Brazil's wage gap charts: manufacturing production line wages.
Equal pay for equal work? Manufacturing wage gaps between Brazil and USA
How does globalisation impact poor people? One way is through its effect on workers’ wages in developing countries, particularly in the context of multinational coorporation (MNC) operations. Looking at recent trends in manufacturing wages in Brazil, new analysis released by the Jus Semper Alliance now examines how market liberalisation influences the North-South wage gap.
MNCs profit from the low cost of labour in developing countries, which nonetheless allow them to maintain the quality of their products. While the developing country MNC workers may receive wages that are higher than the minimum wage, they are unlikely to be paid a living wage, one which allows them to fulfill their basic needs and which is in fact a human right. Meanwhile, MNC workers in developed countries performing the same or an equivalent job are paid significantly more than their Southern counterparts. As a result, the gap between wages in the North and the South is widening.
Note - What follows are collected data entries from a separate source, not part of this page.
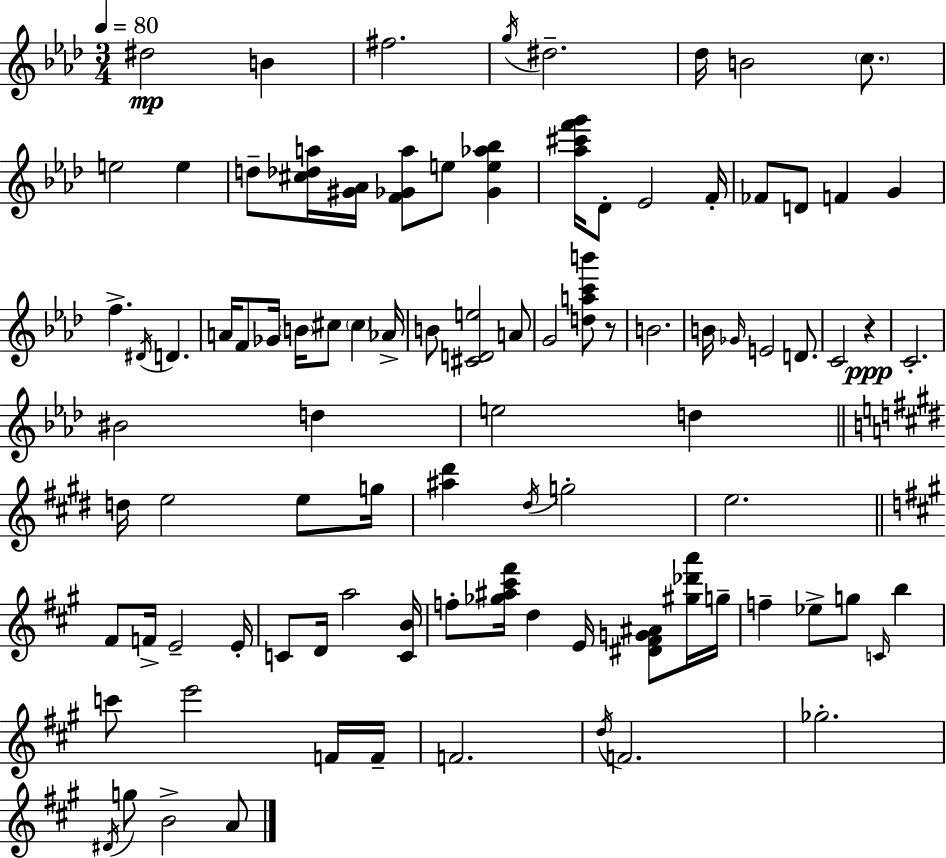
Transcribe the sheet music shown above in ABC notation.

X:1
T:Untitled
M:3/4
L:1/4
K:Ab
^d2 B ^f2 g/4 ^d2 _d/4 B2 c/2 e2 e d/2 [^c_da]/4 [^G_A]/4 [F_Ga]/2 e/2 [_Ge_a_b] [_a^c'f'g']/4 _D/2 _E2 F/4 _F/2 D/2 F G f ^D/4 D A/4 F/2 _G/4 B/4 ^c/2 ^c _A/4 B/2 [^CDe]2 A/2 G2 [dac'b']/2 z/2 B2 B/4 _G/4 E2 D/2 C2 z C2 ^B2 d e2 d d/4 e2 e/2 g/4 [^a^d'] ^d/4 g2 e2 ^F/2 F/4 E2 E/4 C/2 D/4 a2 [CB]/4 f/2 [_g^a^c'^f']/4 d E/4 [^D^FG^A]/2 [^g_d'a']/4 g/4 f _e/2 g/2 C/4 b c'/2 e'2 F/4 F/4 F2 d/4 F2 _g2 ^D/4 g/2 B2 A/2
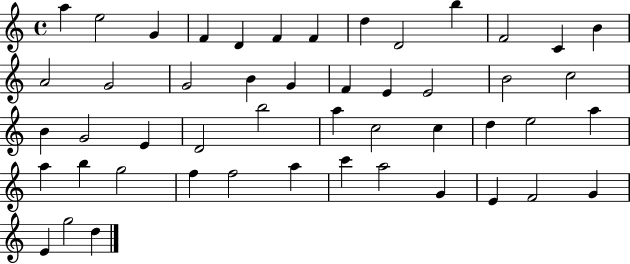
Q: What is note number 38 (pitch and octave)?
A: F5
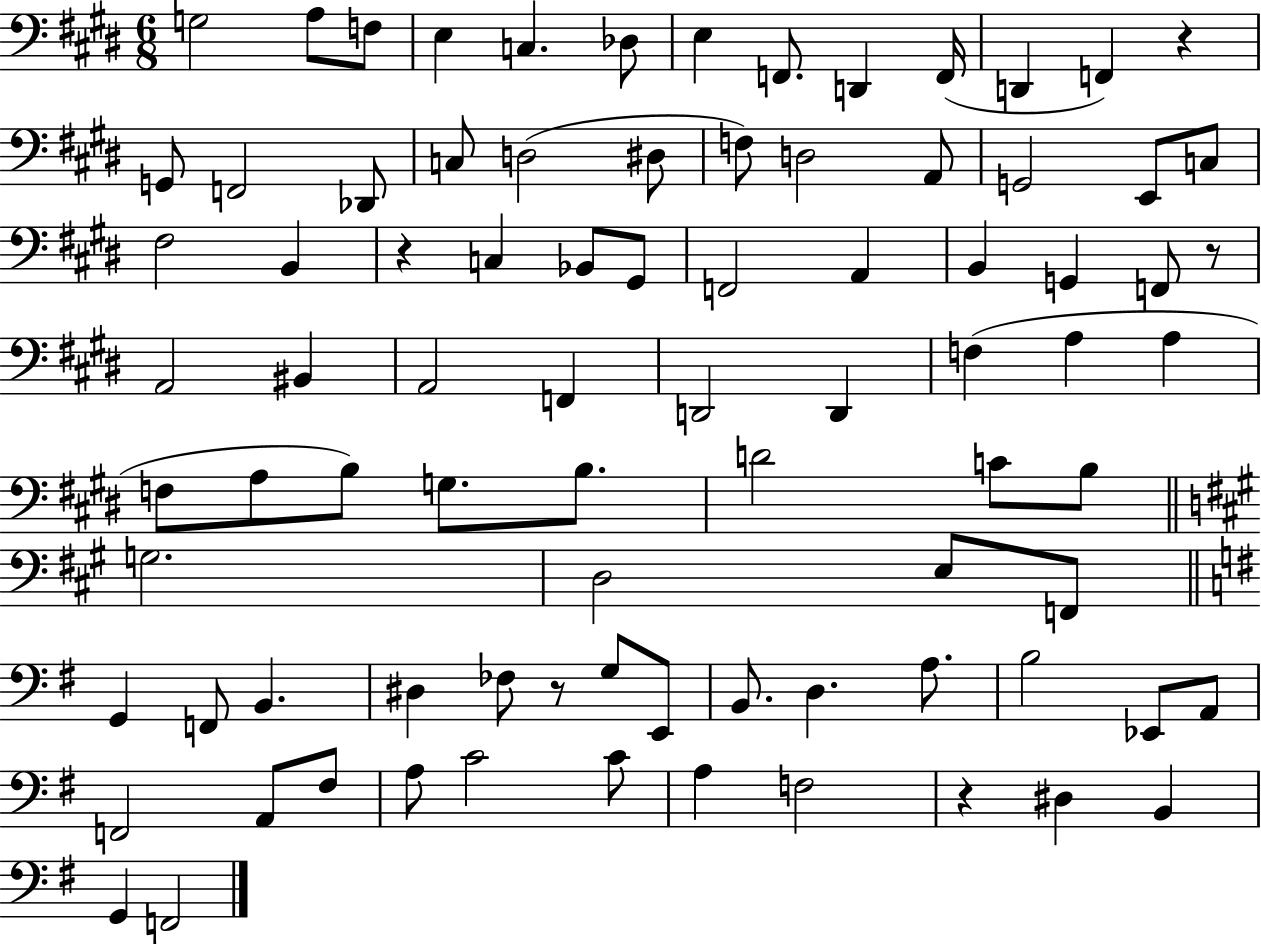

North-South wage analysis entails the application of a developing country’s Purchasing Power Parities (PPPs) to the real wages of a particular category of U.S. workers. This produces the equalised wage rate that a worker in the developing country should be earning in order to be at par in terms of purchasing power with the equivalent US worker. The North-South wage gap is measured by comparing the equalised wages with the actual wages of similar workers in the country in question.
Taking the case of production-line manufacturing wages in Brazil from 1996-2006, and comparing these with wages in Mexico, an economy of similar size, the report finds that:
- in 2006, manufacturing workers in Mexico and Brazil earned only 17% and 37%, respectively, of what equivalent workers in the US were earning
- while the hourly equalized manufacturing wage in Brazil increased by 5.6% between 1996 and 2006, a decrease in hourly manufacturing wages meant that the equalization level of Brazil’s manufacturing wage overall fell by 20%
- although nominal wages in Brazil increased by 18% in 2006, since Brazil’s PPP cost of living increased, as did equivalent nominal wages in the US, manufacturing wages in Brazil only increased by 2.5% in real terms
Not only are Brazil's manufacturing workers better-paid than their Mexican counterparts, there are also lessons to be learnt from the Mexican experience so far. In the context of the world financial crisis, the report concludes that Brazil must now shift from a supply- to a demand-side economic paradigm to more significantly reduce the wage gaps that currently prevail.